How often do we see girls who were not looked at in America,
and yet have a great success in Paris; then other girls go out
who were here very much admired, and they have no success at
all.'

"Hope understood it all then, but she took it very calmly. I
was so indignant, I could hardly help speaking. I wanted to
say that it was outrageous. The idea of American mothers
training their children for exhibition before what everybody
calls the most corrupt court in Europe! Then if they can catch
the eye of the Emperor or the Empress by their faces or their
paces, that is called success!"

"Good Americans when they die go to Paris," said Philip, "so
says the oracle. Naughty Americans try it prematurely, and go
while they are alive. Then Paris casts them out, and when they
come back, their French disrepute is their stock in trade."

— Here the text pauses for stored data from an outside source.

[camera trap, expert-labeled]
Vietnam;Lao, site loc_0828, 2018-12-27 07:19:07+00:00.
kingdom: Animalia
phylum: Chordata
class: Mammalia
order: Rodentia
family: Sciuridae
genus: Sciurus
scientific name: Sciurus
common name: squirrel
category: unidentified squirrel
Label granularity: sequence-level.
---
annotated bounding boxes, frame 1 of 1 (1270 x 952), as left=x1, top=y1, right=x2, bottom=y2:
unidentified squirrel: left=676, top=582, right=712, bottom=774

"I think," said the cheerful Hope, "that it is not quite so
bad." Hope always thought things not so bad. She went on. "I
was very dull not to know what Mrs. Meredith was talking about.
Helen Meredith is a warm-hearted, generous girl, and will not
go far wrong, though her mother is not as wise as she is
well-bred. But Kate forgets that the few hundred people one
sees here or at Paris do not represent the nation, after all."